## Begin
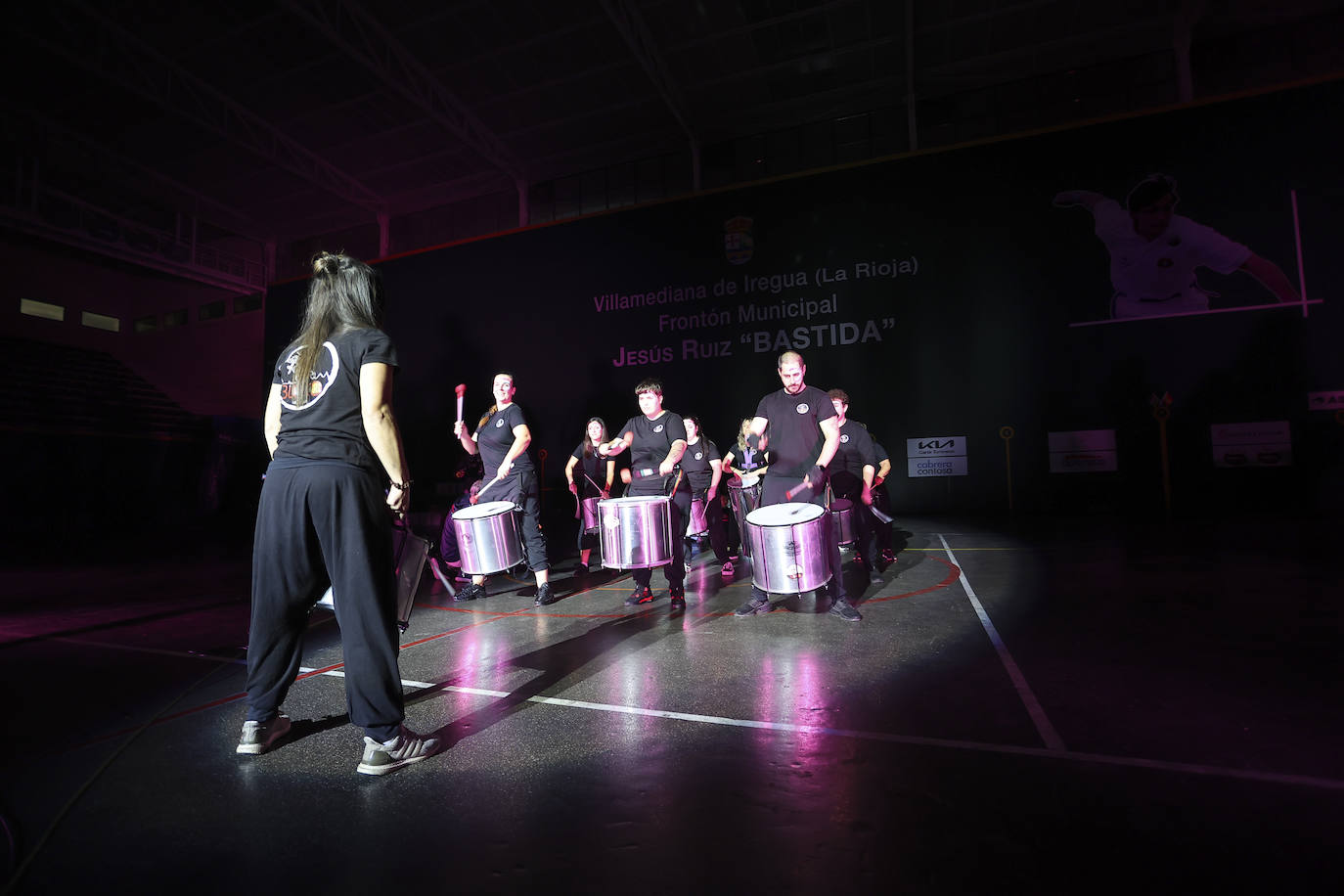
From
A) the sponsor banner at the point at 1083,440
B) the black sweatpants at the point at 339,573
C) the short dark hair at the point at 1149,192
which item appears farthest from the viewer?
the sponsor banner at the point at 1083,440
## End
## Begin
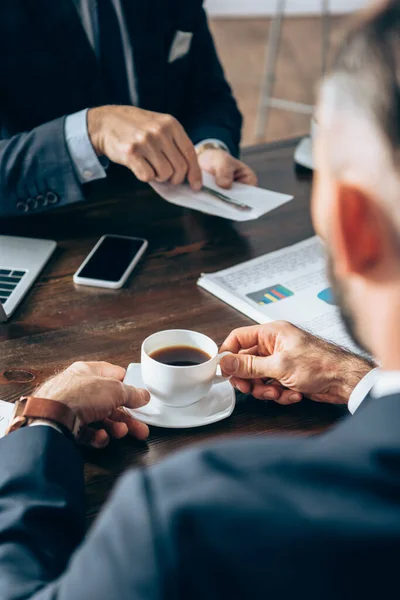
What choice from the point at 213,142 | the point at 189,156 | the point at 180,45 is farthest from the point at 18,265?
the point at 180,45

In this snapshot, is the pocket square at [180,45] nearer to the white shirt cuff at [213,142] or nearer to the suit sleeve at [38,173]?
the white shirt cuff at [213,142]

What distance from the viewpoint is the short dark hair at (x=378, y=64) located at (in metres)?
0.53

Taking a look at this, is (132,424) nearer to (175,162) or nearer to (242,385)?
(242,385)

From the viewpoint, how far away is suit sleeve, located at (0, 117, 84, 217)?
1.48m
## End
Work to be completed
Pull out every line above that contains the word "nearer" and copy each one in full.

Exercise solution
In this snapshot, is the pocket square at [180,45] nearer to the white shirt cuff at [213,142] or nearer to the suit sleeve at [38,173]?
Taking a look at this, is (132,424) nearer to (175,162) or nearer to (242,385)?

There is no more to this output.